4) There are important changes in fragment plant composition--not yet incorporated into our model--that probably cause further biomass declines. Many of the disturbance-adapted trees and vines that proliferate in our fragments (1, 10) have lower wood densities, and thus lower carbon contents, than the old growth species they are replacing (for example, the hyperabundant pioneer Cecropia sciadophylla has 50 to 65% less biomass than primary forest trees of similar diameter) (11). Also, seedlings of old growth trees decline near forest edges (12), and this could lead to further biomass losses in fragments.

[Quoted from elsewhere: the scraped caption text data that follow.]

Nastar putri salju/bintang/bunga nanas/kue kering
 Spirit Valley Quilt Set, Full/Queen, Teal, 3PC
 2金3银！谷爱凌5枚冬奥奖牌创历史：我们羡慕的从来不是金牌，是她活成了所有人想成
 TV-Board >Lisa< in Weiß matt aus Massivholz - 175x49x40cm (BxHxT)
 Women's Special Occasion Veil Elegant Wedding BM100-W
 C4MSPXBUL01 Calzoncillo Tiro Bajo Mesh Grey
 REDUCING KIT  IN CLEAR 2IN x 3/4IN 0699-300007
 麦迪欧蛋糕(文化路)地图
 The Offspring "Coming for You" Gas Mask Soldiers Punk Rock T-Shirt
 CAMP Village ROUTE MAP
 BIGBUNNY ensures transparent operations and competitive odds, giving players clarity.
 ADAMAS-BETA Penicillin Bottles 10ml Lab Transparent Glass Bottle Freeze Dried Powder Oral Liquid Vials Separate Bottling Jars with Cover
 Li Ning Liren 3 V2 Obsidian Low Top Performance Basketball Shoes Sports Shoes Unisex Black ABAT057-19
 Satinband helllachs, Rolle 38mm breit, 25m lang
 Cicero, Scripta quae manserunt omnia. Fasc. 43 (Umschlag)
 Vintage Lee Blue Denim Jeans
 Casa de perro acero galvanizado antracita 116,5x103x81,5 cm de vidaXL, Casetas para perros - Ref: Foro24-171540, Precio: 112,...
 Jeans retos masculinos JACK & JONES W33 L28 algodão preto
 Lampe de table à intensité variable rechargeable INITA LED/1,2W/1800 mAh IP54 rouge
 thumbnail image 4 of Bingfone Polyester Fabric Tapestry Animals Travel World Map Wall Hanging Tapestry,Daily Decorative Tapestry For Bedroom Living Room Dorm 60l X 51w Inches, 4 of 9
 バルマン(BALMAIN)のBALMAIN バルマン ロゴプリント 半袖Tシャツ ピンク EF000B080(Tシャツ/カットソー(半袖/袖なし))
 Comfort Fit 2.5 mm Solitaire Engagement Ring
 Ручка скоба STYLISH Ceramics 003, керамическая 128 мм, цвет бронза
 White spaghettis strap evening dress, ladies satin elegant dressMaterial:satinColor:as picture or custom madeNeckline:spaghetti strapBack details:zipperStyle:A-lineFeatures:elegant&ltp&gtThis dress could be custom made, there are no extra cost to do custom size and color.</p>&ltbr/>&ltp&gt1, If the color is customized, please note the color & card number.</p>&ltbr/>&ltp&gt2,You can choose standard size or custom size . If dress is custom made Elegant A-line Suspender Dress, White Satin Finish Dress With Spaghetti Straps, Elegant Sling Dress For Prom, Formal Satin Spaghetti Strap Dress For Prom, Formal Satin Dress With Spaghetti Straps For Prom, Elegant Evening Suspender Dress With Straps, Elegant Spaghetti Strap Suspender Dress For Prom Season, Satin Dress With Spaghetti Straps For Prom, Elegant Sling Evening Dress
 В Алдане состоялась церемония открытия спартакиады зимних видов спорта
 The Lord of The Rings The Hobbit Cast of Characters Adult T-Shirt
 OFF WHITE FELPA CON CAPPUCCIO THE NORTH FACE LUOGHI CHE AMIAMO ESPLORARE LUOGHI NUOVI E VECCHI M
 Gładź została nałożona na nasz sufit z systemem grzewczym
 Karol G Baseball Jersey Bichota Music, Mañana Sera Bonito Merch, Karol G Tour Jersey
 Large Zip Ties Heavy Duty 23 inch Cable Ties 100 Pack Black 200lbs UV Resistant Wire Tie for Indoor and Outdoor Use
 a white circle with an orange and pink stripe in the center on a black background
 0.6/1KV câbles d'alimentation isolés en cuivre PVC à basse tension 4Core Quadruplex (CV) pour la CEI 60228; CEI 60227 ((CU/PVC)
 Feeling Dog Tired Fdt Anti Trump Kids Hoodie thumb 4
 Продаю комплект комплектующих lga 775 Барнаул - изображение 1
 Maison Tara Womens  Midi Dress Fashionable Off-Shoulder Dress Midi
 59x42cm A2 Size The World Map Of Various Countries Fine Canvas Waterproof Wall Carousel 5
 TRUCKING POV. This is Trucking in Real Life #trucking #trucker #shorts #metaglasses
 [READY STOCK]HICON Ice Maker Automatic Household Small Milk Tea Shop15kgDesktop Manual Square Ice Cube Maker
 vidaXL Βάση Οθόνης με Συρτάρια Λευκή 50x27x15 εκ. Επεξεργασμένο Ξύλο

5) Finally, our estimate of carbon emissions (7) is conservative for two additional reasons: First, most fragments we studied were surrounded by regrowth forest 5 to 15 m in height, which probably reduced effects of desiccation and wind damage common in abrupt edge situations; second, we assumed that tree mortality and damage rates increased only within 100 m of edges (7), whereas modest but significant increases were actually detected up to 300 m. In summary, these conservative assumptions, combined with the fact that small trees and vines compensated for only a small fraction (<12%) of the living biomass lost from the death and damage of large trees (Fig. 1), suggest that biomass collapse in forest fragments is a real--and worrisome--phenomenon.

William F. Laurance
Leandro V. Ferreira
Claude Gascon
Biological Dynamics of
Forest Fragments Project,
National Institute for Research in the Amazon (INPA),
C.P. 478, Manaus, AM 69011-970, Brazil
E-mail: wfl{at}inpa.gov.br
Thomas E. Lovejoy
Counselor to the Secretary for Biodiversity and Conservation,
Smithsonian Institution,
Washington, DC 20560, USA

REFERENCES AND NOTES

1. W. F. Laurance et al., Science 278, 1117 (1997) .
2. For trees of 5 to 9.9 cm DBH, AGBM was estimated by measuring DBH of all trees within 13 1-ha plots, then using an allometric formula developed by J. dos Santos [thesis, National Institute for Research in the Amazon (1996)]. Trees of 1 to 5 cm DBH were sampled within the same 13 plots using 25 regularly spaced 5 m by 5 m quadrants per plot, with AGBM values estimated using an allometric formula developed by R. F. Hughes [thesis, Oregon State University (1997)]. AGBM for lianas (2 cm DBH) was estimated by measuring DBH of all lianas within 50 1-ha plots, then using an allometric formula developed by F. E. Putz [Biotropica 15, 185 (1983)].
3. Derived by multiplying the mean rate of biomass loss [10.6%; see (7)] by the average AGBM of large trees in our study area (340.6 tons ha¹).
4. D. L. Cummings, thesis, Oregon State University (1998).
5. For example, J. Q. Chambers, thesis, University of California, Santa Barbara (1998).
6. For example, R. K. Didham, Oecologia 116, 397 (1998) [CrossRef] [ISI].
7. W. F. Laurance et al., Forest Ecol. Manage. 110, 173 (1998) [CrossRef].
8. For example, P. M. Fearnside et al., J. Geophys. Res. 98, 16773 (1993) .
9. W. F. Laurance et al., Ecology 79, 2032 (1998) [CrossRef] [ISI].
10. W. F. Laurance et al., Conserv. Biol. 12, 460 (1998) [CrossRef].
11. The formula we used to estimate AGBM of large trees [dos Santos, 1996 (see 2)] overestimates C. sciadophylla biomass by 50 to 65% when compared to values from an allometric model developed specifically for that species [R. G. Mesquita, thesis, University of Georgia (1995)].
12. J. Benitez-Malvido, Conserv. Biol. 12, 380 (1998) [CrossRef].